From the listing below, pick out every line containing the word "vent".

══════════

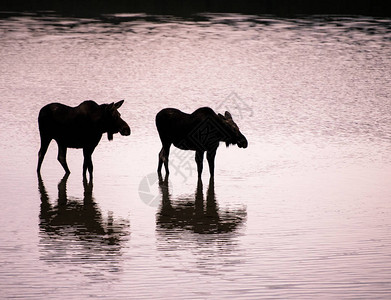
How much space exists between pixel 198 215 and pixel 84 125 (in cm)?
297

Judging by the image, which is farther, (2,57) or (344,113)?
(2,57)

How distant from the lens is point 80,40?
33750 millimetres

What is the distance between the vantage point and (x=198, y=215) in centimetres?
1470

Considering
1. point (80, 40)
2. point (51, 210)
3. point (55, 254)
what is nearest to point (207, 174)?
point (51, 210)

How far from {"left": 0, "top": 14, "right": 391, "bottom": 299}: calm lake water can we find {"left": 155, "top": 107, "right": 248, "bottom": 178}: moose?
474mm

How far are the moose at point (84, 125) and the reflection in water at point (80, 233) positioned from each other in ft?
3.17

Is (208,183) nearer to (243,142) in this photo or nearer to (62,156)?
(243,142)

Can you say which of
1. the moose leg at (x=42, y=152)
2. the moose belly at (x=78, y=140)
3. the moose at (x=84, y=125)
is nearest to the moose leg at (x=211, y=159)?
the moose at (x=84, y=125)

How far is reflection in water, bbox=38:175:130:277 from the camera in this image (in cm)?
1222

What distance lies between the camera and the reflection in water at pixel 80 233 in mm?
12219

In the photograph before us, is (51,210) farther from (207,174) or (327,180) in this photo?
(327,180)

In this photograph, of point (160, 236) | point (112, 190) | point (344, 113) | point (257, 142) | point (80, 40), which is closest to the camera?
point (160, 236)

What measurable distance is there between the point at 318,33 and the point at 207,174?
19.6 metres

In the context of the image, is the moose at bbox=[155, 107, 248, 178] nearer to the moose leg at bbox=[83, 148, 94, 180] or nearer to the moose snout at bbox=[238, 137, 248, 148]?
the moose snout at bbox=[238, 137, 248, 148]
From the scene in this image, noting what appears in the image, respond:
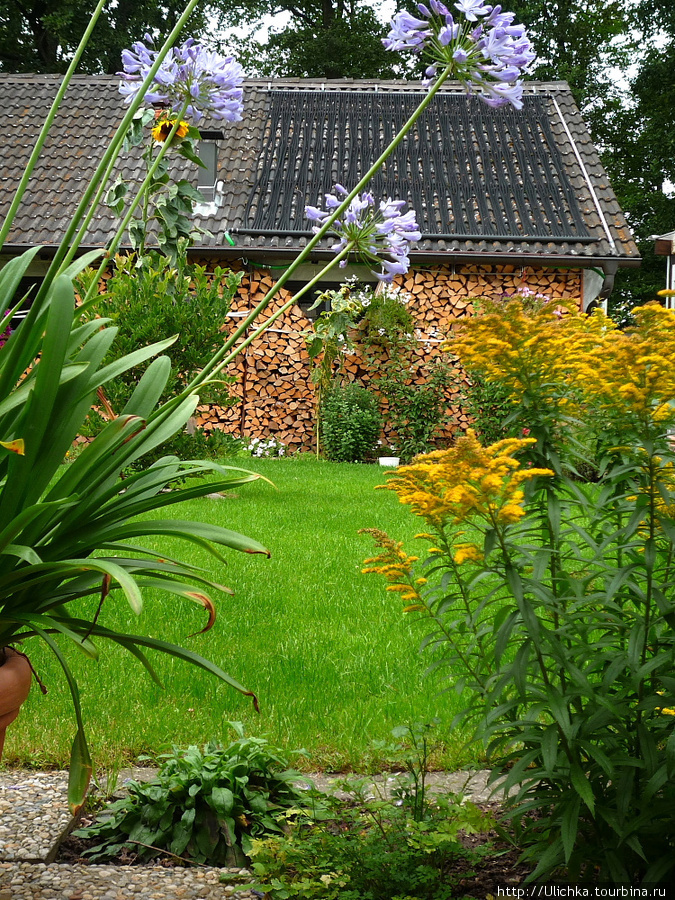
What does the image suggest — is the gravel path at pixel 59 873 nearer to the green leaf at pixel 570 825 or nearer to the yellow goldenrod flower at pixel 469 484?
the green leaf at pixel 570 825

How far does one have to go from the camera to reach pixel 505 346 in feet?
4.96

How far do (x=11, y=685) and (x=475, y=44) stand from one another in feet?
4.93

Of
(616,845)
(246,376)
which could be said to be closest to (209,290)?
(246,376)

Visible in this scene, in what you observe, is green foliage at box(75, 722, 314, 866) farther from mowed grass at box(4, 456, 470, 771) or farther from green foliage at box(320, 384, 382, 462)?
green foliage at box(320, 384, 382, 462)

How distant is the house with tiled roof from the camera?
937cm

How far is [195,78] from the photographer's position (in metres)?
1.96

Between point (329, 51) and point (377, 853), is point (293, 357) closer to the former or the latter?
point (377, 853)

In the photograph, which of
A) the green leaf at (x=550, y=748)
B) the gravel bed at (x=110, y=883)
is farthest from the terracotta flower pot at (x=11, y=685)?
the green leaf at (x=550, y=748)

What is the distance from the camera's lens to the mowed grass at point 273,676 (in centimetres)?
229

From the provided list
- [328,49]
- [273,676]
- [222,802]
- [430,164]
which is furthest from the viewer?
[328,49]

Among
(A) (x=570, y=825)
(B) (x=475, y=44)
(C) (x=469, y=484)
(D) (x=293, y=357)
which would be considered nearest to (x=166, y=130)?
(B) (x=475, y=44)

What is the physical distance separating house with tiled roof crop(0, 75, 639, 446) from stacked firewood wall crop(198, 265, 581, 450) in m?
0.02

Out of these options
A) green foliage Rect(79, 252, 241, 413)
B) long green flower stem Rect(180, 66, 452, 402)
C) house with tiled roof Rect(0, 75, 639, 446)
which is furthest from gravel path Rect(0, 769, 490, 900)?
house with tiled roof Rect(0, 75, 639, 446)

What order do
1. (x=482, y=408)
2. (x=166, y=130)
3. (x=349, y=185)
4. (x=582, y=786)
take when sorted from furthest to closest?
(x=349, y=185)
(x=482, y=408)
(x=166, y=130)
(x=582, y=786)
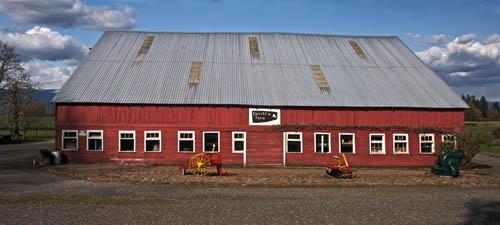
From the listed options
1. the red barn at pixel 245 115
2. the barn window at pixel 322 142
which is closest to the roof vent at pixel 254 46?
the red barn at pixel 245 115

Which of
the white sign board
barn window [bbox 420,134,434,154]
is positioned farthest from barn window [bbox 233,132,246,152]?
barn window [bbox 420,134,434,154]

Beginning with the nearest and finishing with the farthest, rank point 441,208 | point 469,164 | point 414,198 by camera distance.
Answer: point 441,208 → point 414,198 → point 469,164

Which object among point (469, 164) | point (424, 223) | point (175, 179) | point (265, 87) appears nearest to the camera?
point (424, 223)

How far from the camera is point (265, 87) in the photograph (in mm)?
26859

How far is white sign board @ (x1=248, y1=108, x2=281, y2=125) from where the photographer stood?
25172mm

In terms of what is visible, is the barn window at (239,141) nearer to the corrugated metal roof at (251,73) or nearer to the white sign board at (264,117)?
the white sign board at (264,117)

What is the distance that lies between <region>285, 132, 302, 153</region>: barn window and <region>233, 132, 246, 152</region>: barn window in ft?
9.72

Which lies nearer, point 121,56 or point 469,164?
point 469,164

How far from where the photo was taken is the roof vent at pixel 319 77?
27.5 metres

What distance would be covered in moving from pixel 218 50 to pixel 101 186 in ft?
60.2

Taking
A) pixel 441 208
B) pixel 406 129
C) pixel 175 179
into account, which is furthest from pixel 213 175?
pixel 406 129

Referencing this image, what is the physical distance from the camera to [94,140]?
25000 mm

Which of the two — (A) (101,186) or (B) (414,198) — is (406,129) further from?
(A) (101,186)

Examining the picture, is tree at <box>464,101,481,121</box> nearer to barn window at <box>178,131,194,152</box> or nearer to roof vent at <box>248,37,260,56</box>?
roof vent at <box>248,37,260,56</box>
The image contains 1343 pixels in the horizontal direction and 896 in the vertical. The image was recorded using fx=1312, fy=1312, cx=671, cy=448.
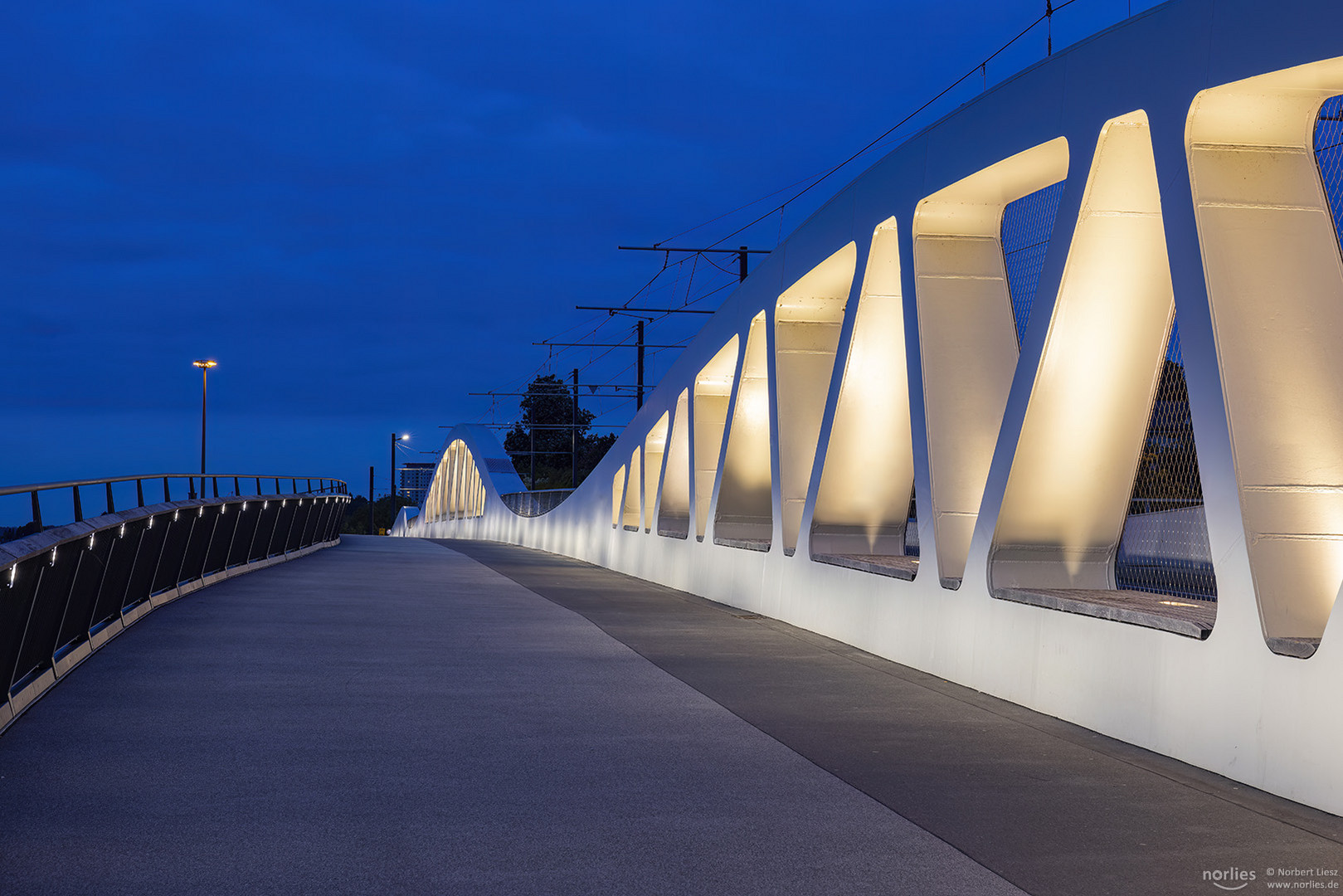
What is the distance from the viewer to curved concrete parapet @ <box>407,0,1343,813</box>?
6512mm

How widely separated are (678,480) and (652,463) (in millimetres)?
2690

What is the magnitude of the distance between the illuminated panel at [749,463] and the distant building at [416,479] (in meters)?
115

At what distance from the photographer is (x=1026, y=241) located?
1021 centimetres

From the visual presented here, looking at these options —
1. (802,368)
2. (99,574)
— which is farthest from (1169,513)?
(99,574)

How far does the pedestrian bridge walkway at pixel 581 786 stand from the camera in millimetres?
4664

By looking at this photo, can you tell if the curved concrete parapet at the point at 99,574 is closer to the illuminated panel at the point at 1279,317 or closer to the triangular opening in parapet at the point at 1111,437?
the triangular opening in parapet at the point at 1111,437

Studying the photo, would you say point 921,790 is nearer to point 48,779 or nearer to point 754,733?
point 754,733

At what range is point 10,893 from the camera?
425cm

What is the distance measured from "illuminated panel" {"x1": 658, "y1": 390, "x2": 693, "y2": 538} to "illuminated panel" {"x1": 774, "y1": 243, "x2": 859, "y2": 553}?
4321 millimetres

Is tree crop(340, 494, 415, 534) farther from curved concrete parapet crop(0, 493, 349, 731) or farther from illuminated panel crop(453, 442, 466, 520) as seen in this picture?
curved concrete parapet crop(0, 493, 349, 731)

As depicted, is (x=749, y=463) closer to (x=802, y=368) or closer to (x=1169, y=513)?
(x=802, y=368)

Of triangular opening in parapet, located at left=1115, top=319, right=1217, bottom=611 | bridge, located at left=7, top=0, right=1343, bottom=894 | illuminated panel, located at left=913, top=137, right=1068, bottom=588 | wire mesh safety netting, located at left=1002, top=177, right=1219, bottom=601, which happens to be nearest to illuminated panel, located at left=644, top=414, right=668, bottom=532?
bridge, located at left=7, top=0, right=1343, bottom=894

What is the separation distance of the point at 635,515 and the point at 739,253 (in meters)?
8.66

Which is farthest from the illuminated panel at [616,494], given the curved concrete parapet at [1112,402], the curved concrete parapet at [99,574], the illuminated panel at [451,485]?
the illuminated panel at [451,485]
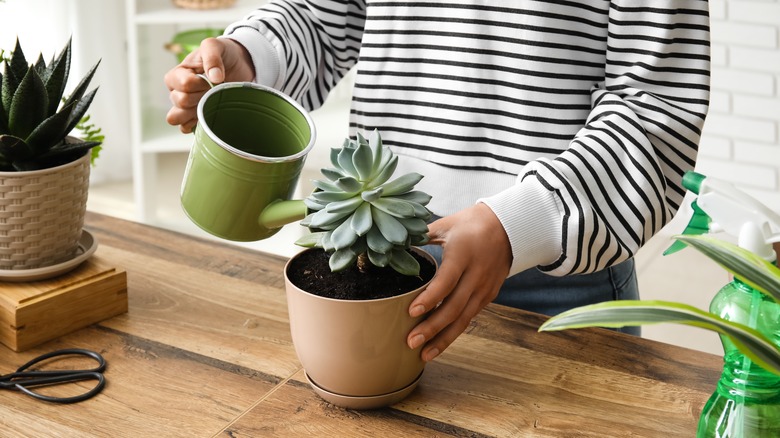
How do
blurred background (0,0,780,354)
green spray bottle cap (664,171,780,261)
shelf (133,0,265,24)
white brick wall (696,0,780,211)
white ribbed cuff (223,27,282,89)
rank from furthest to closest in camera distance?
white brick wall (696,0,780,211), blurred background (0,0,780,354), shelf (133,0,265,24), white ribbed cuff (223,27,282,89), green spray bottle cap (664,171,780,261)

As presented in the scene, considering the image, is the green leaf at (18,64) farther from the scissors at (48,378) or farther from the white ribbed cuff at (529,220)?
the white ribbed cuff at (529,220)

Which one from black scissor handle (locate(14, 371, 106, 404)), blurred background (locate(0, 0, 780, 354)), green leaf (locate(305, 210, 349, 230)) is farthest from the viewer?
blurred background (locate(0, 0, 780, 354))

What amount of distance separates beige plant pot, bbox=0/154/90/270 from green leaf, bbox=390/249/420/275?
428 millimetres

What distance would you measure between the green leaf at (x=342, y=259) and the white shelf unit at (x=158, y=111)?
71.4 inches

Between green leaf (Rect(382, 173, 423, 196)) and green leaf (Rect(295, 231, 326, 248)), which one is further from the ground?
green leaf (Rect(382, 173, 423, 196))

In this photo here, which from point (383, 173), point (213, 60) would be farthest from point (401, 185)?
point (213, 60)

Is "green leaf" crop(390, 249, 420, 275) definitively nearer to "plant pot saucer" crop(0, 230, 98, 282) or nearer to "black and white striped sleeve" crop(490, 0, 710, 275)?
"black and white striped sleeve" crop(490, 0, 710, 275)

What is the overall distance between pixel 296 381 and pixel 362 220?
0.24 metres

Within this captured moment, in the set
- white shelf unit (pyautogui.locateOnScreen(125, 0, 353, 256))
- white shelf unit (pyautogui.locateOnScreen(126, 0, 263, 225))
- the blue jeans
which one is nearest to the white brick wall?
white shelf unit (pyautogui.locateOnScreen(125, 0, 353, 256))

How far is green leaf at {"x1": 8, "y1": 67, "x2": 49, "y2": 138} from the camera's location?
89cm

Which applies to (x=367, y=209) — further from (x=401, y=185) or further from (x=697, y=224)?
(x=697, y=224)

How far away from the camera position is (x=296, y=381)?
860 mm

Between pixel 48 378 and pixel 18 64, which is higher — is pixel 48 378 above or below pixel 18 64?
below

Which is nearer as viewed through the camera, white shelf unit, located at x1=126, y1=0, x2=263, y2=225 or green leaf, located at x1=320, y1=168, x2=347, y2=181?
green leaf, located at x1=320, y1=168, x2=347, y2=181
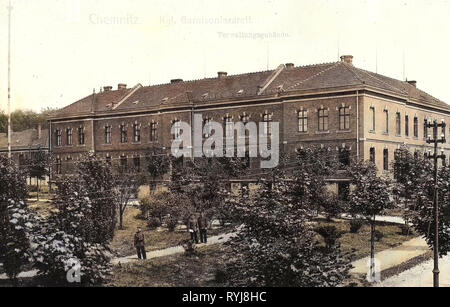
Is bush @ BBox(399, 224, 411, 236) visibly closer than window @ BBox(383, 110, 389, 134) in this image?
Yes

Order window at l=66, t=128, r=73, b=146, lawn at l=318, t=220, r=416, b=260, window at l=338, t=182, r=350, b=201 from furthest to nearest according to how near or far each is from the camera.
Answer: window at l=66, t=128, r=73, b=146 → window at l=338, t=182, r=350, b=201 → lawn at l=318, t=220, r=416, b=260

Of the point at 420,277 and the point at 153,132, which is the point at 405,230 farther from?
the point at 153,132

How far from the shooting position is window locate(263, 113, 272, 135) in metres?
43.4

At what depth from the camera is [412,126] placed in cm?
→ 4506

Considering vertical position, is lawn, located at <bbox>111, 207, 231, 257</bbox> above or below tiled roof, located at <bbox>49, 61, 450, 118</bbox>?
below

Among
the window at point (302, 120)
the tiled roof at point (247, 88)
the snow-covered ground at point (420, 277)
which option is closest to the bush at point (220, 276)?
the snow-covered ground at point (420, 277)

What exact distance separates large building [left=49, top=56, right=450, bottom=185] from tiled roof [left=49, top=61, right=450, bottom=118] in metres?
0.09

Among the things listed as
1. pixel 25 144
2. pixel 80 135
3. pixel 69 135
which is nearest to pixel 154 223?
pixel 80 135

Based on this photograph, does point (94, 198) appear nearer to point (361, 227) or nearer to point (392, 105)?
point (361, 227)

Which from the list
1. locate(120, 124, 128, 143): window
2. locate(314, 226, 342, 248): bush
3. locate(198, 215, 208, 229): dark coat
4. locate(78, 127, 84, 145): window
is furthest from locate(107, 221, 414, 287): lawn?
locate(78, 127, 84, 145): window

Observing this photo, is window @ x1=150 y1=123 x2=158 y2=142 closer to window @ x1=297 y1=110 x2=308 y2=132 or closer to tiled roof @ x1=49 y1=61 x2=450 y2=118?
tiled roof @ x1=49 y1=61 x2=450 y2=118

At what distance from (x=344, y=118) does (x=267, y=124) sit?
6.67m

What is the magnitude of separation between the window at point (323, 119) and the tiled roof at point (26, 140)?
31639 mm

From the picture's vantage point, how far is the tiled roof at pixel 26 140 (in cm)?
5812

══════════

RESULT OF THE TASK
which is closest to the roof vent at pixel 254 46?
How far from where the photo was taken is the roof vent at pixel 319 77?
Examining the picture, is tree at <box>464,101,481,121</box> nearer to barn window at <box>178,131,194,152</box> or nearer to roof vent at <box>248,37,260,56</box>?
roof vent at <box>248,37,260,56</box>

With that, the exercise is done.